**What this task involves:**
Would you extract the whole listing below and retype it exactly?

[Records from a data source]

⟨

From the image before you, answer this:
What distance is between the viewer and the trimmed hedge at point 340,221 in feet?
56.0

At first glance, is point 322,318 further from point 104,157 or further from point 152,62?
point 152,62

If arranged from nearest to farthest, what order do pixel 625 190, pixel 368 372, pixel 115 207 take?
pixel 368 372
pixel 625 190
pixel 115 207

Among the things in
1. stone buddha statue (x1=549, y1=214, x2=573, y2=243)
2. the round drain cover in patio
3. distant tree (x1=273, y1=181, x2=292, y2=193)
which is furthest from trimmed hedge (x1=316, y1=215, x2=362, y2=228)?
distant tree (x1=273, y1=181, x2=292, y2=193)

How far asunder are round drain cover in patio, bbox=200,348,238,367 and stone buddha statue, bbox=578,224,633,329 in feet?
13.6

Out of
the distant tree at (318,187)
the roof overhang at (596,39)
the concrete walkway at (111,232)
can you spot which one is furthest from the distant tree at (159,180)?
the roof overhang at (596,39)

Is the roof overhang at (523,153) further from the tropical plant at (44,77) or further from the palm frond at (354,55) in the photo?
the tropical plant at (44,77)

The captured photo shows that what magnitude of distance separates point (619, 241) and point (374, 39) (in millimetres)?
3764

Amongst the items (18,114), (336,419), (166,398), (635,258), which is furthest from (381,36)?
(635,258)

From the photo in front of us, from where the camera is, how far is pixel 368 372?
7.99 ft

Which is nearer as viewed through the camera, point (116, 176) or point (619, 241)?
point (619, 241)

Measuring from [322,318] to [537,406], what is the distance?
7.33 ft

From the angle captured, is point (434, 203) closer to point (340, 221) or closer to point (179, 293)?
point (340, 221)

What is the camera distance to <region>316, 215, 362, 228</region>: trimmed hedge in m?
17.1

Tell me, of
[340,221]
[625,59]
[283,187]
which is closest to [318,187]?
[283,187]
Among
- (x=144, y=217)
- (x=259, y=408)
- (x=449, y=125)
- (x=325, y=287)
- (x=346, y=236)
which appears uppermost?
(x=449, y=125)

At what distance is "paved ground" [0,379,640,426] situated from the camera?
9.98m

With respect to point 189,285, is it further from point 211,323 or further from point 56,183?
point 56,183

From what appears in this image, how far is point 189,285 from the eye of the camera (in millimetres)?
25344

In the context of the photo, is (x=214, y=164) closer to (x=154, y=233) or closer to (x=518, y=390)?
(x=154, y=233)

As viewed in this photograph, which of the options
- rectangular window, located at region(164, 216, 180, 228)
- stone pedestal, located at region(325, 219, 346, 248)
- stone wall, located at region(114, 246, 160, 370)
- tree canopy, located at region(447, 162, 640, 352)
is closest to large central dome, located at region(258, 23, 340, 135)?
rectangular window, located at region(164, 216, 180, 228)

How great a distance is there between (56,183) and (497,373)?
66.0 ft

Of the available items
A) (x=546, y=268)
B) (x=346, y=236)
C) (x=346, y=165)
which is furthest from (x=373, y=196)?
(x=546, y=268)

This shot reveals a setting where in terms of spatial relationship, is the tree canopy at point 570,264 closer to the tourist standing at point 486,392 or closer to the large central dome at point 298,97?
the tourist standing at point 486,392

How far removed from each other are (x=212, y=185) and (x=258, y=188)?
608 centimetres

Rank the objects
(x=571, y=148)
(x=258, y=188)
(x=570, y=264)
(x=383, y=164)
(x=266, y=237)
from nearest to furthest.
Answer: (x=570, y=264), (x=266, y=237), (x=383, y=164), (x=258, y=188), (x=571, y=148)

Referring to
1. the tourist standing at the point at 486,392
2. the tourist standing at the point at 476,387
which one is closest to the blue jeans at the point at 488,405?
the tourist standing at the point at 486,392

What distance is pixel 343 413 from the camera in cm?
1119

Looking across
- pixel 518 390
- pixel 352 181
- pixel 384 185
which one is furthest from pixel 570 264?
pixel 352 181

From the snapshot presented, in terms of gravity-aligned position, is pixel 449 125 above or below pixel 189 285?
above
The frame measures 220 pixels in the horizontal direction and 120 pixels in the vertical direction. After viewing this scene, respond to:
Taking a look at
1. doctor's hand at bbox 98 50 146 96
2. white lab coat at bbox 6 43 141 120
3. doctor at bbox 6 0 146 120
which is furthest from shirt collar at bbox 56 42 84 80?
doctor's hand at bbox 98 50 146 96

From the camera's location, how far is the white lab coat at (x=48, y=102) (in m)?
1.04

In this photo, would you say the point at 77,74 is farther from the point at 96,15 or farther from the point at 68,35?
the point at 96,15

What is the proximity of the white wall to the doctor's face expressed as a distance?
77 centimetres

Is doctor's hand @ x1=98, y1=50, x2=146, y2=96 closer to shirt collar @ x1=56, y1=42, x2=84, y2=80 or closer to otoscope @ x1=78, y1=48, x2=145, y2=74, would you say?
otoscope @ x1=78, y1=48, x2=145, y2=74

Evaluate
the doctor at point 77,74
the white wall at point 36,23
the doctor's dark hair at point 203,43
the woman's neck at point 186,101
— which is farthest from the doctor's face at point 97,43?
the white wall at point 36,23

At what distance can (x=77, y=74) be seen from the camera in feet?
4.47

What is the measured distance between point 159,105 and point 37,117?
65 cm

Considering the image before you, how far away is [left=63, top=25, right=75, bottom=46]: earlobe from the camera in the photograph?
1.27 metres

⟩

**Worked answer:**
From the image before you, answer this:
What distance is between the viewer and the trimmed hedge at point 340,221 in feet?
56.0

At first glance, is point 322,318 further from point 104,157 or further from point 152,62?
point 152,62

If arranged from nearest to farthest, what order do pixel 625 190, pixel 368 372, pixel 115 207 take?
pixel 368 372
pixel 625 190
pixel 115 207

Among the things in
1. stone buddha statue (x1=549, y1=214, x2=573, y2=243)
2. the round drain cover in patio
3. distant tree (x1=273, y1=181, x2=292, y2=193)
which is furthest from trimmed hedge (x1=316, y1=215, x2=362, y2=228)?
distant tree (x1=273, y1=181, x2=292, y2=193)

How far asunder are round drain cover in patio, bbox=200,348,238,367 and stone buddha statue, bbox=578,224,633,329 in feet?
13.6

Out of
the distant tree at (318,187)
the roof overhang at (596,39)
the concrete walkway at (111,232)
can you spot which one is furthest from the distant tree at (159,180)?
the roof overhang at (596,39)

Is the roof overhang at (523,153) further from the tropical plant at (44,77) or further from the palm frond at (354,55) in the photo?
the tropical plant at (44,77)

The captured photo shows that what magnitude of distance separates point (619, 241) and point (374, 39) (in millimetres)?
3764

Amongst the items (18,114), (336,419), (166,398), (635,258), which is furthest from (381,36)?
(635,258)

From the photo in front of us, from where the camera is, how far is pixel 368 372?
7.99 ft

Which is nearer as viewed through the camera, point (116, 176) or point (619, 241)?
point (619, 241)

Measuring from [322,318] to [537,406], what is the distance?
7.33 ft

From the angle captured, is point (434, 203) closer to point (340, 221) or closer to point (179, 293)?
point (340, 221)

What is the camera distance to <region>316, 215, 362, 228</region>: trimmed hedge in m?
17.1

Tell me, of
[340,221]
[625,59]
[283,187]
which is closest to [318,187]?
[283,187]
Among
- (x=144, y=217)
- (x=259, y=408)
- (x=449, y=125)
- (x=325, y=287)
- (x=346, y=236)
which appears uppermost?
(x=449, y=125)

At what distance is "paved ground" [0,379,640,426] situated from the camera?
9.98m

With respect to point 189,285, is it further from point 211,323 or further from point 56,183?
point 56,183

From what appears in this image, how far is point 189,285 from the eye of the camera (in millimetres)?
25344

In the context of the photo, is (x=214, y=164) closer to (x=154, y=233) or closer to (x=518, y=390)?
(x=154, y=233)

As viewed in this photograph, which of the options
- rectangular window, located at region(164, 216, 180, 228)
- stone pedestal, located at region(325, 219, 346, 248)
- stone wall, located at region(114, 246, 160, 370)
- tree canopy, located at region(447, 162, 640, 352)
is closest to large central dome, located at region(258, 23, 340, 135)?
rectangular window, located at region(164, 216, 180, 228)

How great a distance is there between (56,183) and (497,373)?
66.0 ft

Of the available items
A) (x=546, y=268)
B) (x=346, y=236)
C) (x=346, y=165)
which is furthest from (x=373, y=196)?
(x=546, y=268)

This shot reveals a setting where in terms of spatial relationship, is the tree canopy at point 570,264 closer to the tourist standing at point 486,392 or closer to the large central dome at point 298,97?
the tourist standing at point 486,392

How far removed from each other are (x=212, y=185) and (x=258, y=188)?
608 centimetres

Rank the objects
(x=571, y=148)
(x=258, y=188)
(x=570, y=264)
(x=383, y=164)
(x=266, y=237)
from nearest to furthest.
Answer: (x=570, y=264), (x=266, y=237), (x=383, y=164), (x=258, y=188), (x=571, y=148)

Referring to
1. the tourist standing at the point at 486,392
2. the tourist standing at the point at 476,387
which one is closest to the blue jeans at the point at 488,405?
the tourist standing at the point at 486,392

What distance is pixel 343 413 from the camera in cm?
1119

Looking across
- pixel 518 390
- pixel 352 181
- pixel 384 185
which one is furthest from pixel 570 264?
pixel 352 181

From the snapshot presented, in terms of gravity-aligned position, is pixel 449 125 above or below pixel 189 285?
above
The frame measures 220 pixels in the horizontal direction and 120 pixels in the vertical direction. After viewing this scene, respond to:
Taking a look at
1. doctor's hand at bbox 98 50 146 96
2. white lab coat at bbox 6 43 141 120
3. doctor at bbox 6 0 146 120
which is furthest from shirt collar at bbox 56 42 84 80?
doctor's hand at bbox 98 50 146 96

From the camera's location, how far is the white lab coat at (x=48, y=102) (in m)?
1.04

In this photo, would you say the point at 77,74 is farther from the point at 96,15 or farther from the point at 68,35?
the point at 96,15

What is the proximity of the white wall to the doctor's face expressed as a distance?
77 centimetres

Is doctor's hand @ x1=98, y1=50, x2=146, y2=96 closer to shirt collar @ x1=56, y1=42, x2=84, y2=80 or closer to otoscope @ x1=78, y1=48, x2=145, y2=74, would you say?
otoscope @ x1=78, y1=48, x2=145, y2=74

Evaluate
the doctor at point 77,74
the white wall at point 36,23
the doctor's dark hair at point 203,43
the woman's neck at point 186,101
— which is farthest from the doctor's face at point 97,43?
the white wall at point 36,23

At what distance can (x=77, y=74) be seen from the camera in feet?
4.47

What is the measured distance between point 159,105 and point 37,117?
65 cm

Considering the image before you, how far away is [left=63, top=25, right=75, bottom=46]: earlobe from the camera in the photograph?
1.27 metres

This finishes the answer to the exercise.